Eighteenth-Century Spanish Literature.
Madeline Sutherland-Meier, madelinesm@austin.utexas.edu
Several aspects of works from 18th-century Spain will be discussed.
Notable Friendships: Fostering Patronage through Correspondence, spans
several countries, gender issues, and personal/professional patronage issues.
Lynee Lewis Gaillet, lgaillet@gsu.edu.
Our panel explores Italian, British, and American eighteenth-century intellectual friendships through
examination of several sets of correspondence. Spanning mid eighteenth-century through the early
nineteenth century, our correspondents illustrate eighteenth-century issues of gender restrictions and
experiences, patronage and opportunity, education and advancement.
Imagining (Dis)Connection in the Long Eighteenth-Century.
Jordan Fletcher Hobson, jhobson4@gsu.edu
As this year’s conference explores friendship, we hope to examine the myriad and sometimes contradictory
(dis)connections and affinities between varieties of texts and the discourses they represent. We analyze the
epistemological, ontological, and aesthetic kinships within and between these discourses. Each of the
essays on the panel troubles the ‘standard’ interpretations of rhetorical and symbolic structures.
Fueling Friendship: The Mutual Expenditure of Energy.

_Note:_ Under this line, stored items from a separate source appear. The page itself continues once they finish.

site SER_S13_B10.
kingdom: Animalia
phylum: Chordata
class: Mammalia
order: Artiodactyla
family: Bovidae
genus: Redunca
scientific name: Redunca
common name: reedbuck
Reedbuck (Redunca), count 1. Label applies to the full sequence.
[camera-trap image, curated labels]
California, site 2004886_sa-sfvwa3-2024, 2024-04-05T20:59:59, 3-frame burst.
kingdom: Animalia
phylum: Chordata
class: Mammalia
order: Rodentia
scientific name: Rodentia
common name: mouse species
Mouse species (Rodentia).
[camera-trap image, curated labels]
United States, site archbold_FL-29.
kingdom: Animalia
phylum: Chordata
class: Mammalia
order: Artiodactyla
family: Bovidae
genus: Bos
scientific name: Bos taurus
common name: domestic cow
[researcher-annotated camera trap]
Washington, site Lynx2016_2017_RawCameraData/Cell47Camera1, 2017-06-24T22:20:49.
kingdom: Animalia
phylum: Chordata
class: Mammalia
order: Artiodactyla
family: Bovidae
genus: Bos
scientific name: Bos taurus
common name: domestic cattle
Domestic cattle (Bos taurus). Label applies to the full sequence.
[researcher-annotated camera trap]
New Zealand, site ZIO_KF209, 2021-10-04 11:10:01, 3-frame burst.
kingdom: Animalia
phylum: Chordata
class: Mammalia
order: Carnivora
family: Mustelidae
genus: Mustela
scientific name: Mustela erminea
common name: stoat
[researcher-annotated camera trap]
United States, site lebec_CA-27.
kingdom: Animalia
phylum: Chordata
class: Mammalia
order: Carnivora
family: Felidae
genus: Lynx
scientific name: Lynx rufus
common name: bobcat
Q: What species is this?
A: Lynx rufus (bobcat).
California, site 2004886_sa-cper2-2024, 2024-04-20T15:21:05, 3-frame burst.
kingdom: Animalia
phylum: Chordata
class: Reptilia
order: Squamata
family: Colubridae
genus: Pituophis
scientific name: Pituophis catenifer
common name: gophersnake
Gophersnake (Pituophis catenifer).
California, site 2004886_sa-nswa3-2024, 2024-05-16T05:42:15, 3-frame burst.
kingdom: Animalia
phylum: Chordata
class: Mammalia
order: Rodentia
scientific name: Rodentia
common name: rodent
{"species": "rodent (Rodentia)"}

Baerbel Czennia, bczennia@mcneese.edu
This panel invites papers from scientists and historians, as well as those who prefer to read the title as
metaphor.
Adventures in Opera.
Gloria Eive, geive@silcon.com
Whimsy? Humour? Heroism? Enlightenment and Masonic manifestos? Nobility? All this and more in
Mozart's The Magic Flute!
Selfhood and Freedom in the Enlightenment
Michael Matthis, Michael.matthis@lamar.edu
The Enlightenment expressed a celebration of new freedoms in the realm of science and government. At
the same time it involved great skepticism toward traditional metaphysical concepts, such as those of free-will
and selfhood. Any paper on these issues, involving any philosophical connection to the 18th century,
is welcome.
Religion in the Age of Enlightenment
Brett McInelly, brett_mcinelly@byu.edu
This panel invites papers that examine (1) religion and religious attitudes and practices during the age of
Enlightenment; (2) the impact of the Enlightenment on religion, religious thought, and religious experience;
and (3) the ways religion informed Enlightenment ideas and values, from a range of disciplinary
perspectives, including, but not limited to, history, theology, literature, philosophy, the social and physical
sciences, economics, and the law.
Interdisciplinary Approaches to the Long Eighteenth Century
Kathryn Stasio, kathryn.stasio@saintleo.edu
Various disciplines and approaches will be represented.